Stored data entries
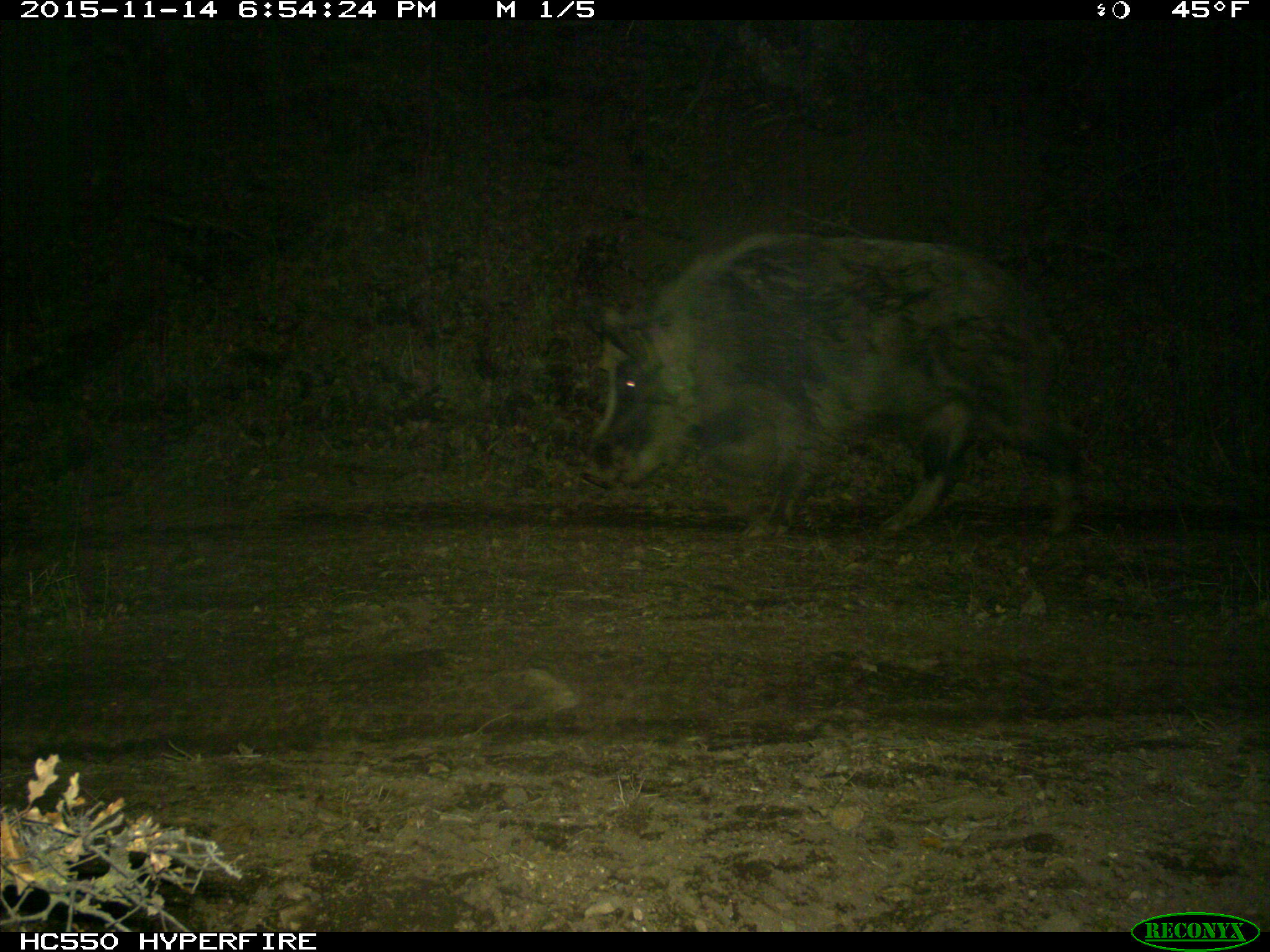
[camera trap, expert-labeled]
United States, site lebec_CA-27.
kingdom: Animalia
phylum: Chordata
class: Mammalia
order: Artiodactyla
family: Suidae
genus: Sus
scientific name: Sus scrofa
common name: wild boar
Sus scrofa (wild boar).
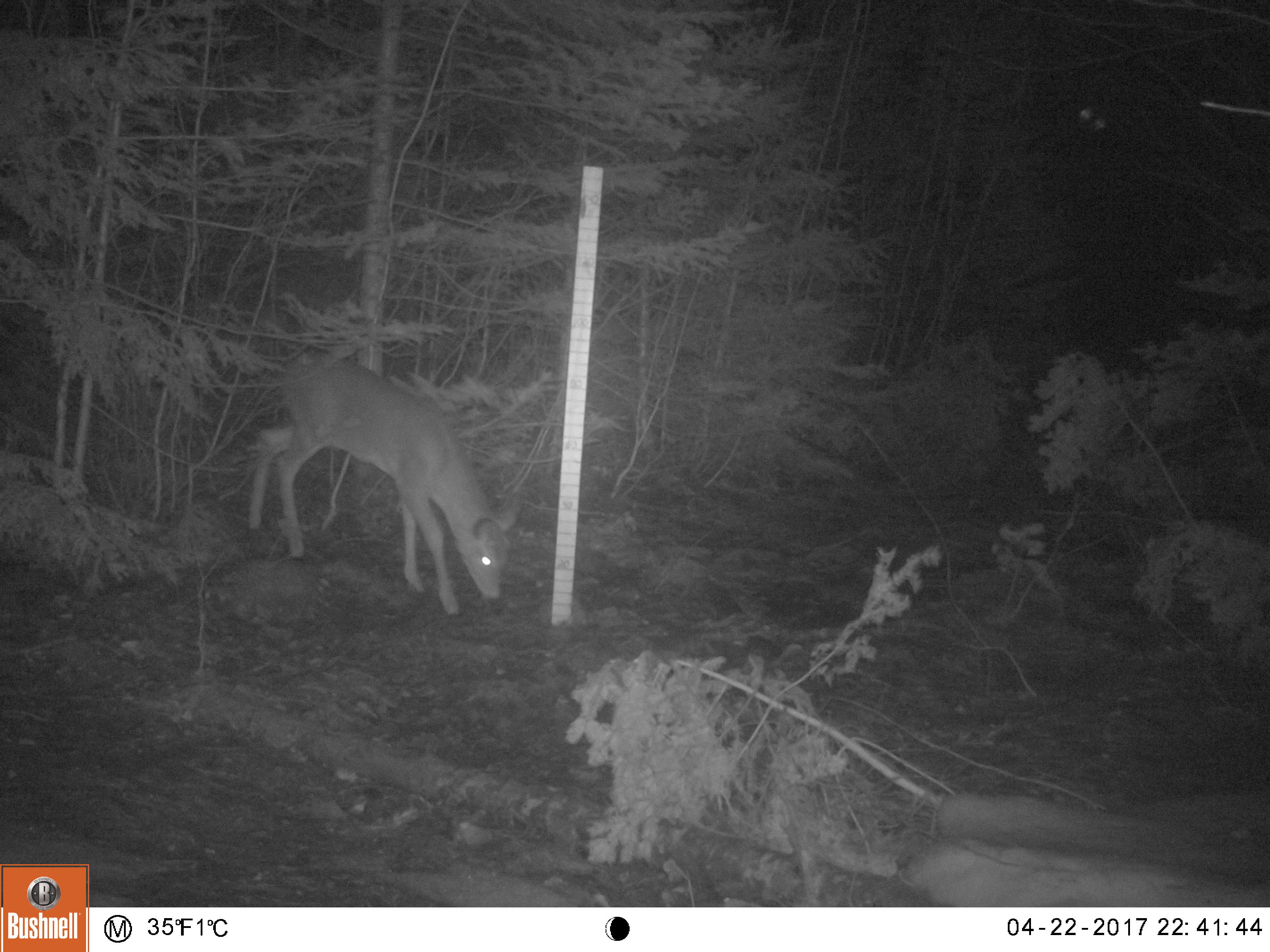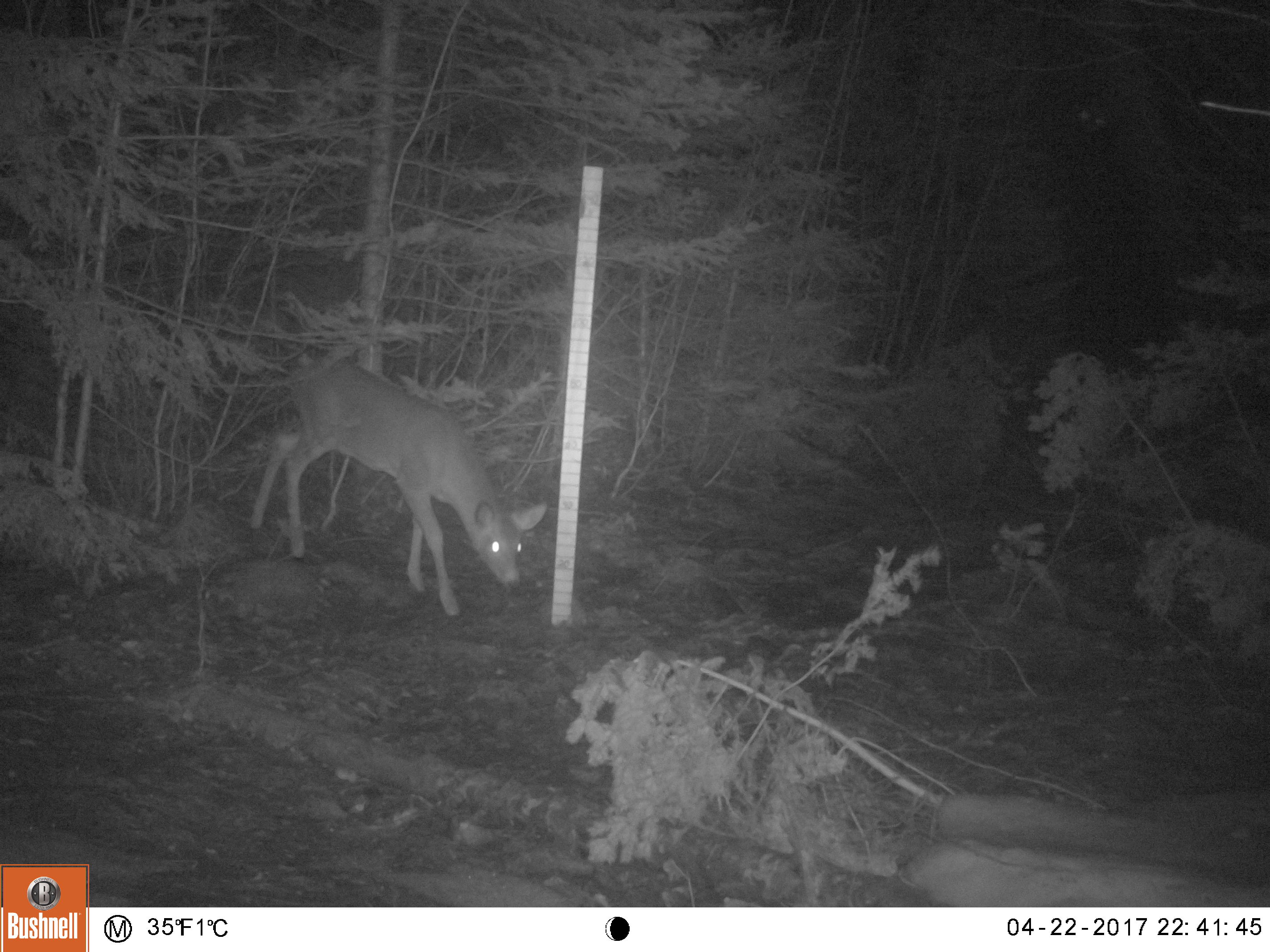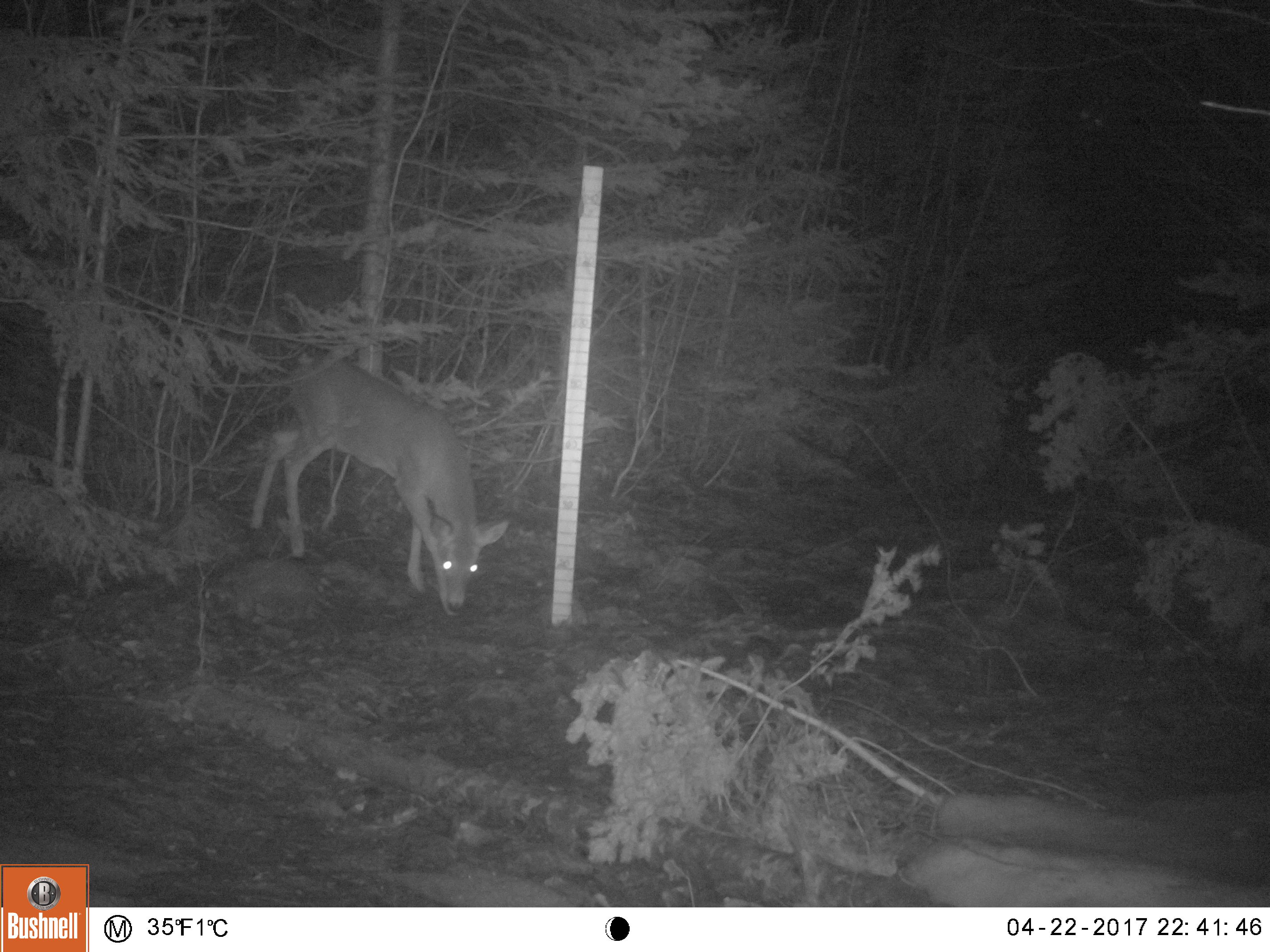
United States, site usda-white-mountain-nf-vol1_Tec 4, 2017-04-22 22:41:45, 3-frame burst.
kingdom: Animalia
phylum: Chordata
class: Mammalia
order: Artiodactyla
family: Cervidae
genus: Odocoileus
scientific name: Odocoileus virginianus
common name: white-tailed deer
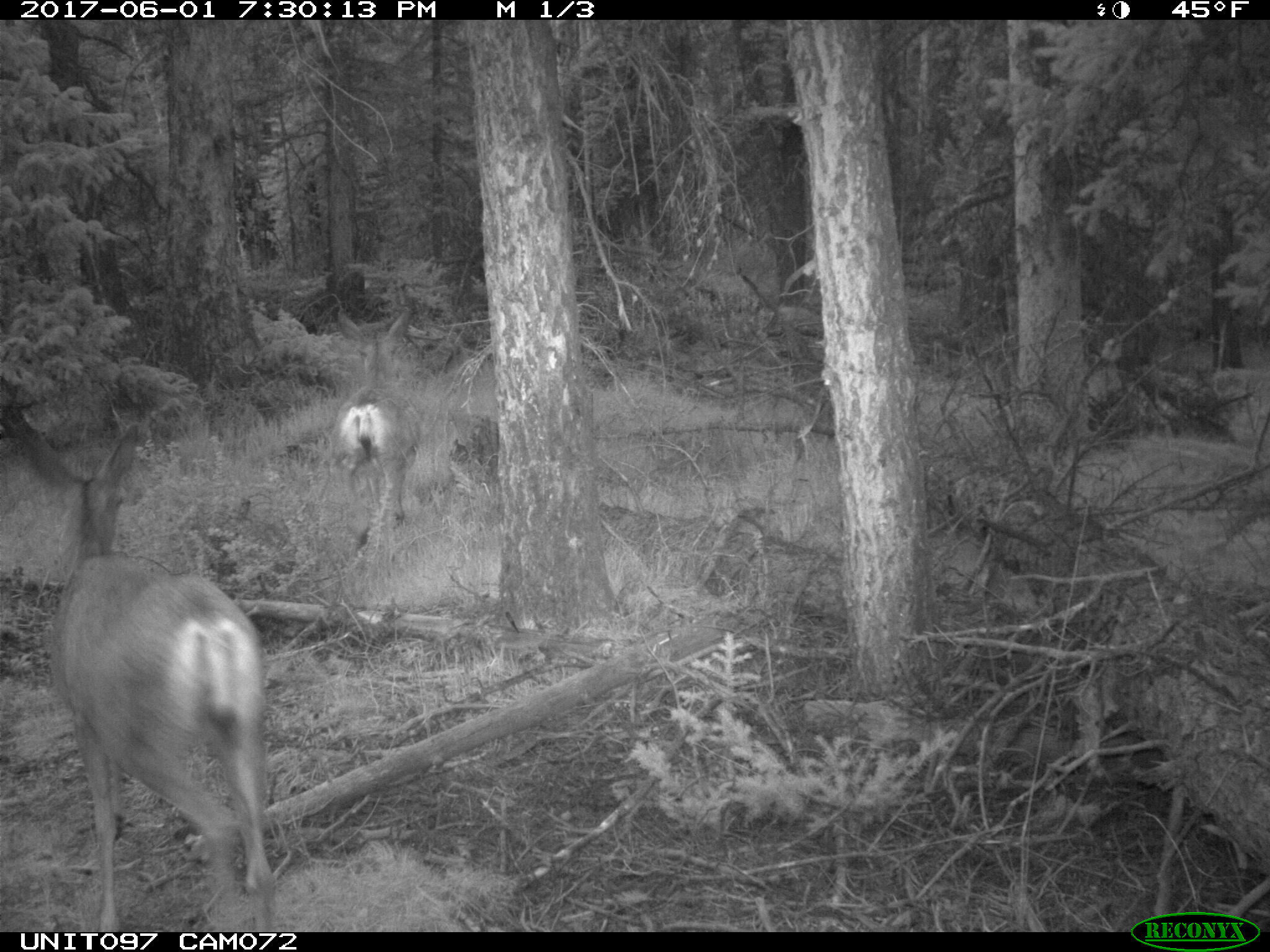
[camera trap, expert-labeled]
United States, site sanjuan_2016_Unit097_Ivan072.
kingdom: Animalia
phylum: Chordata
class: Mammalia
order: Artiodactyla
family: Cervidae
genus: Odocoileus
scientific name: Odocoileus hemionus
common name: mule deer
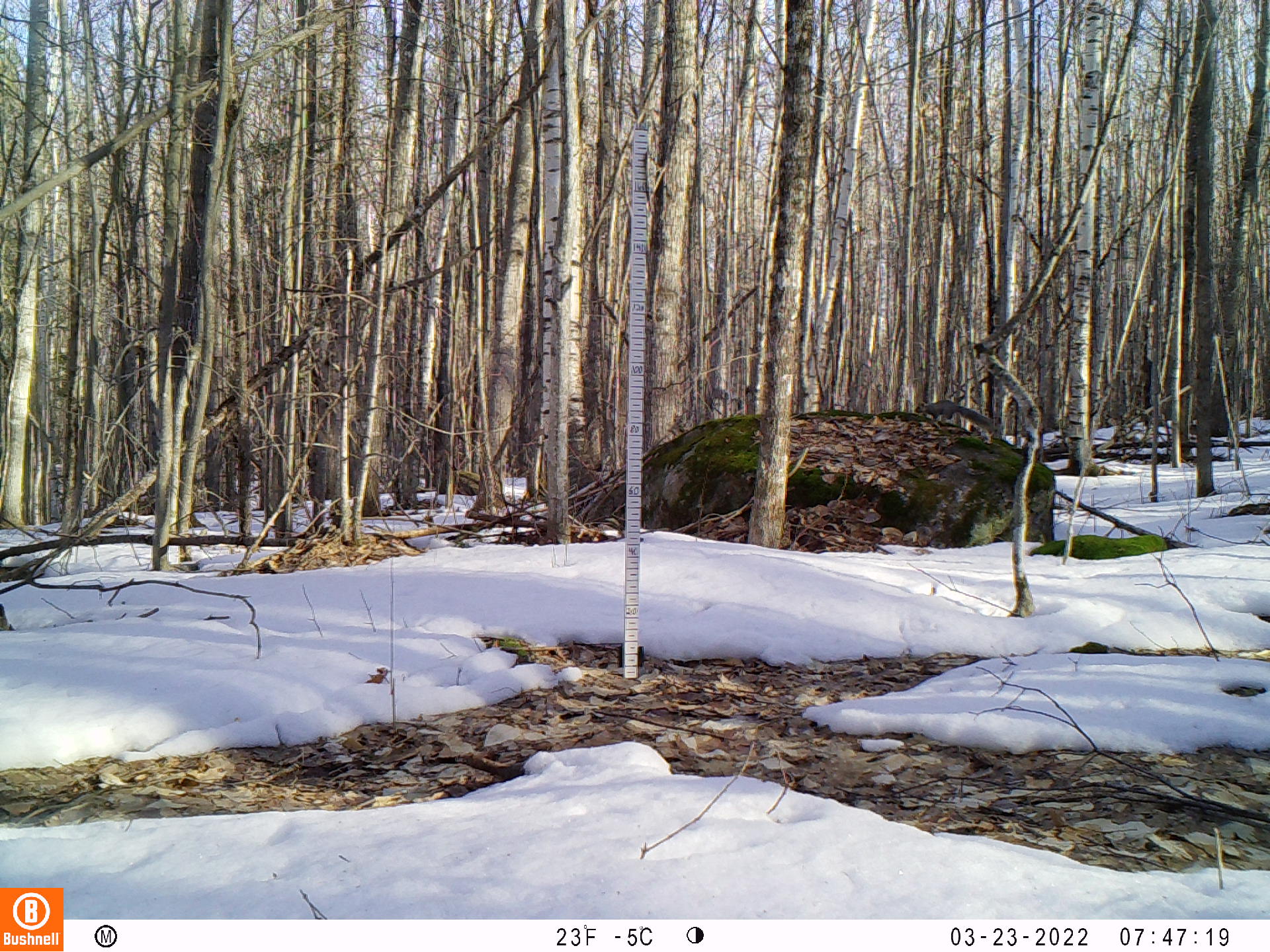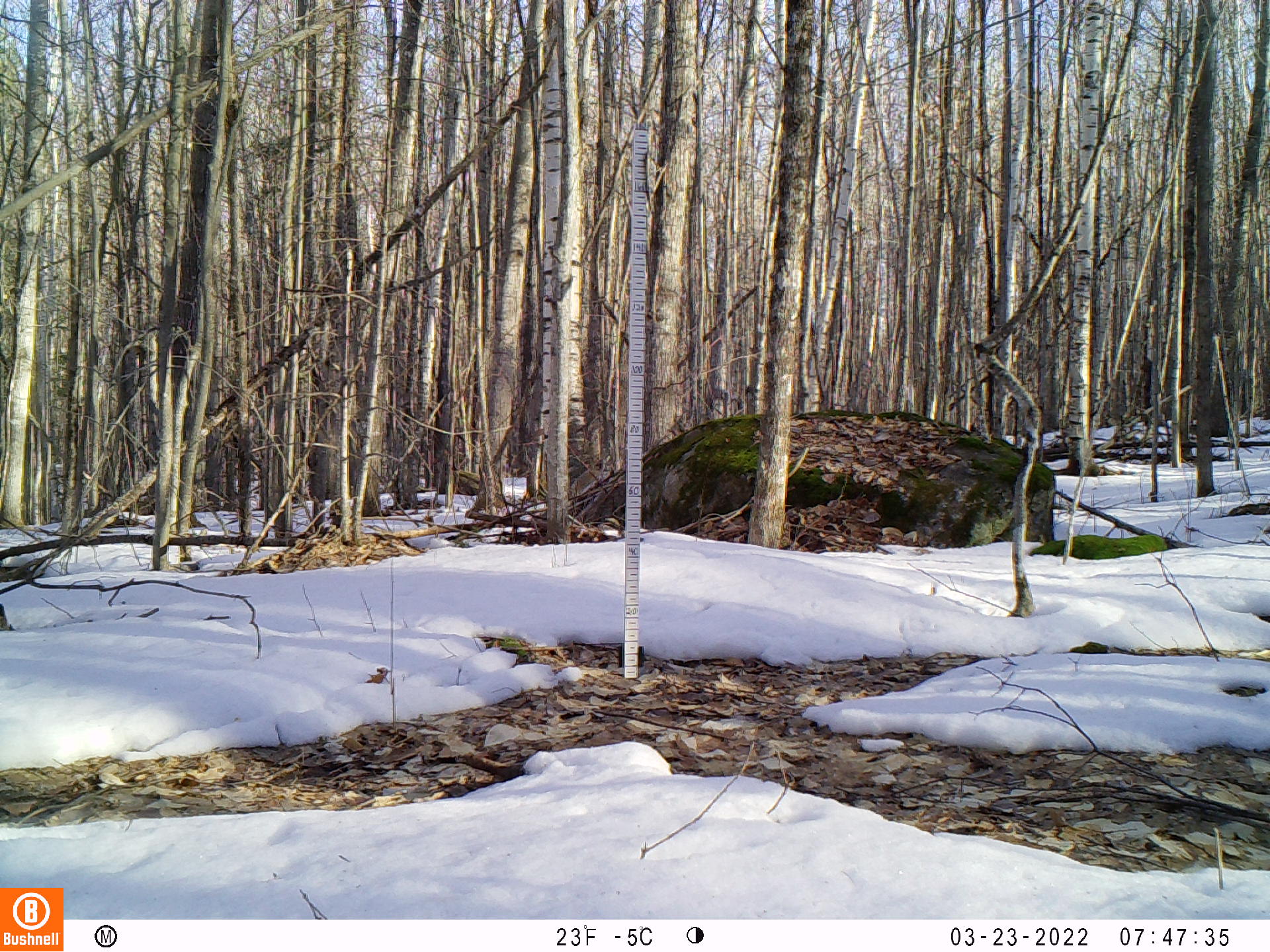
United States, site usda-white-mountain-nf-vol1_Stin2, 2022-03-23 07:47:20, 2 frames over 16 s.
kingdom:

• Instructions for the task:
All lines that hold the word "scientific" should be copied from the data.

• Response:
scientific name: Sus scrofa
scientific name: Odocoileus virginianus
scientific name: Odocoileus hemionus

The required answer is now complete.